Travel and Living in Colombia: Four of Colombia’s Most Feared and Dangerous Animals
Travel and Living in Colombia: Four Deadly Denizens
For those adventurous and intrepid few who might be considering travel and living in Colombia, here are five of the region’s deadliest denizens. Depending on your itinerary, you may post poised to meet and greet any or all of these animals. Be prepared.
1. Piranha. A large school of hundreds of piranhas can strip a cow to the bone in as little as five minutes. Smaller, roaming schools of these voracious flesh eaters can still left nothing more than a pile of cleaned bones in less than an hour on a slow day. In many small towns and villages in the Colombian and Brazilian Amazon, they’re referred to as “donkey castrators” for reasons you can likely figure out for yourself. They’re attracted not only by blood, but also splashing and noise in the water. When fishing for them, you slosh your rod tip back and forth in the water a number of times, then drop your baited hook into the water. You rarely have to wait for long if any razor tooths are in the area. They’re not bashful about grabbing the bait either. Just don’t try to remove the hook from their mouths bare-handed.
2. Vampire Bats Of the nearly 1000 species of bats, only three are classed as vampires or blood-consuming bats. Whenever I visit the Choco region of Colombia, a vast tropical rainforest inhabited by the typically field-mouse-sized vampire bats, and among others, often much larger fruit and insect-eating bat species, I always take special precautions at night to avoid being “the blue plate special”. I use a sturdy mosquito net with an extra-fine mesh and drape a translucent plastic sheet across the top of the mosquito netting for a little extra protection from “bat droppings”. At night, in the pitch black interiors of local resident homes, you won’t see them, but you’ll hear the furry flyers as they flap around your bedroom. When they make “droppings”, and they will do so frequently, you’ll hear the plop, plop, plop as these hit the plastic sheeting you’ve draped over the mosquito netting for just this occasion. Feel free to engage yourself in a smug expression quietly in the darkness thinking, “they may get you, but they didn’t get me!” Then go back to sleep – if you can.
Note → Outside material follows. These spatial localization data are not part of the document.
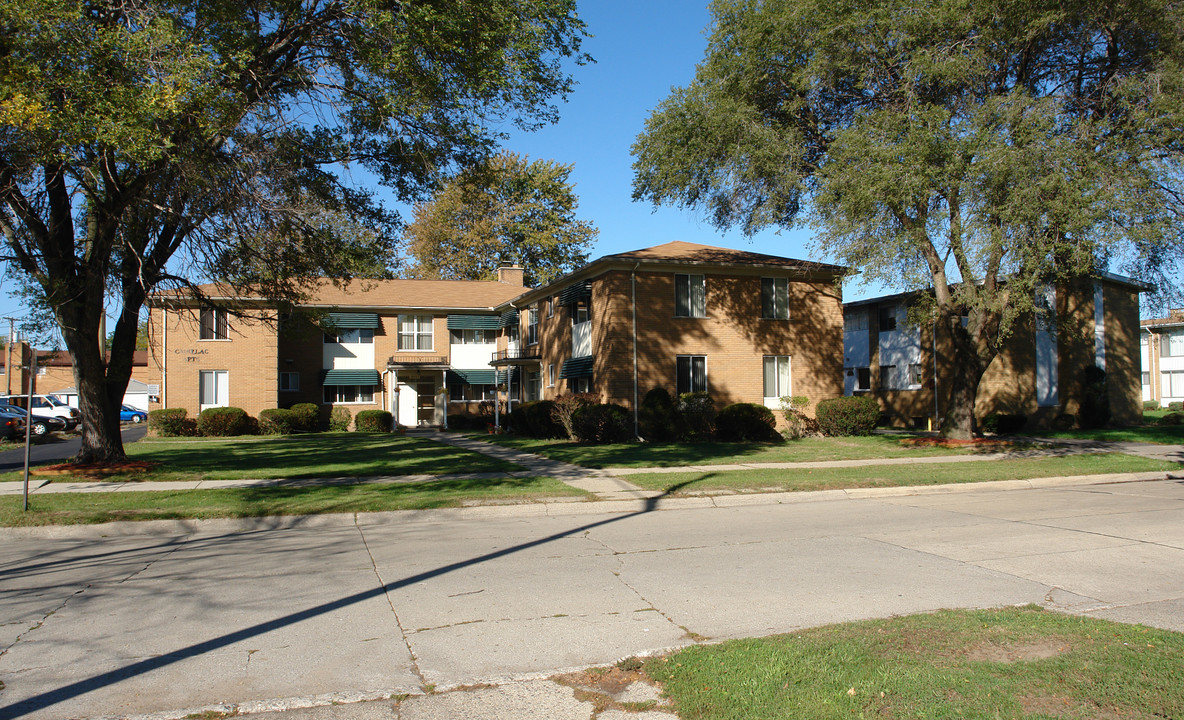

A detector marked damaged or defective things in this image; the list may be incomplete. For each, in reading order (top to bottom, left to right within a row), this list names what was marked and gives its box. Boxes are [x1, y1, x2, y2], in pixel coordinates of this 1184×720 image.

cracked road [2, 478, 1184, 720]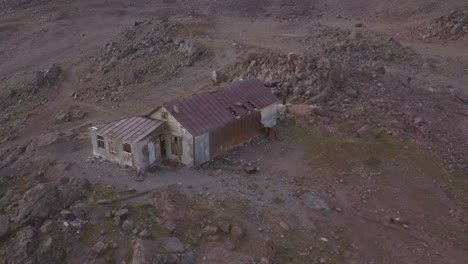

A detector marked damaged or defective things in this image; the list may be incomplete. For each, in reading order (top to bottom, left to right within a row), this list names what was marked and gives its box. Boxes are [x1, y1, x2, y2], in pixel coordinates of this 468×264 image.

rusty corrugated roof [95, 116, 165, 143]
rusty corrugated roof [163, 78, 276, 136]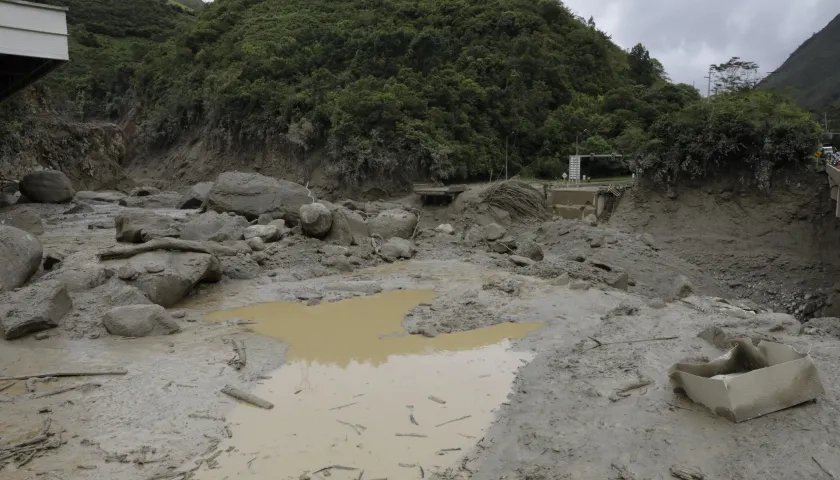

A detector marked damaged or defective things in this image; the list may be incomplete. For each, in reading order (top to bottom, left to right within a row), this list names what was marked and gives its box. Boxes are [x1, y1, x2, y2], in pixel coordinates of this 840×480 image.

broken concrete slab [668, 340, 828, 422]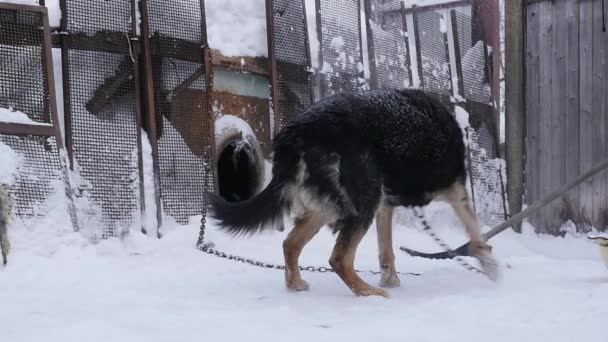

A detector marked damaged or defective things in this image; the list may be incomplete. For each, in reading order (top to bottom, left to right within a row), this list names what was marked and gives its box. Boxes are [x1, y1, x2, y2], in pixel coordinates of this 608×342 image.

rusty metal gate [0, 2, 76, 228]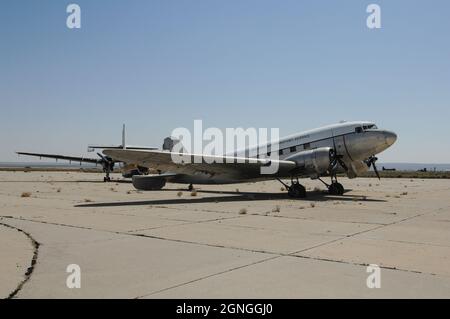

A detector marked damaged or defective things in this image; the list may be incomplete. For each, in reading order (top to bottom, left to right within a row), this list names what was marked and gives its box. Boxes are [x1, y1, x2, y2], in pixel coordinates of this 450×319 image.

3. Giant Squid These denizens of the deep are not a myth, they’re real enough to take the lives of at least a couple of local fishermen on Colombia’s Pacific coast each year. Attacks are most common at night when fishermen in wooden launches of 25 feet or so in length use fire-lit torches or car battery powered flash lights to attract schools of fish to their boat. At least two of the longer tentacles have bony hooks to help hold prey and the mouth is a deadly hooked beak-like structure which can easily scissor its way through flesh and bone. Even a “small” squid of three feet or so can be potentially dangerous if it gets hold of a hapless fisherman or a “visitor” like you swimming in the sea offshore at night. Larger ones from three to five meters or more are virtually inescapable on the open ocean, especially if you’re in the water.
4. Sharks A fisherman in a small wooden launch frantically waved my guide and I down off the coast of the Utria Ensenada National Park on Colombia’s Pacific coast one December afternoon. As we approached, we noticed his boat slowly swirling in a tight circle with his line locked at a steep angle into the blue-green waters. A two and a half meter long Bull shark had swallowed whole his live catch of a 20 pound Bravo and was now hooked himself. Ultimately the shark would have damaged the boat, sank it and added the fisherman to his Christmas Eve meal ticket had we not happened along. The shark was the one who got eaten this time, but too often the ending is much different for fishermen in the seafood-rich waters of the Pacific Ocean between Nuqui and Bahia Solano.
Nature Lovers and Adventure Seekers Delight
The Pacific Ocean coast of Colombia’s “Choco” region is both a nature lover’s and adventure Lover’s delight. Whether you’re up for some world class deep sea sport fishing, a relaxing soak in a natural thermal pool, the region has something for you to enjoy. Travelers to Colombia cannot always know what’s next. There’s almost never a dull moment.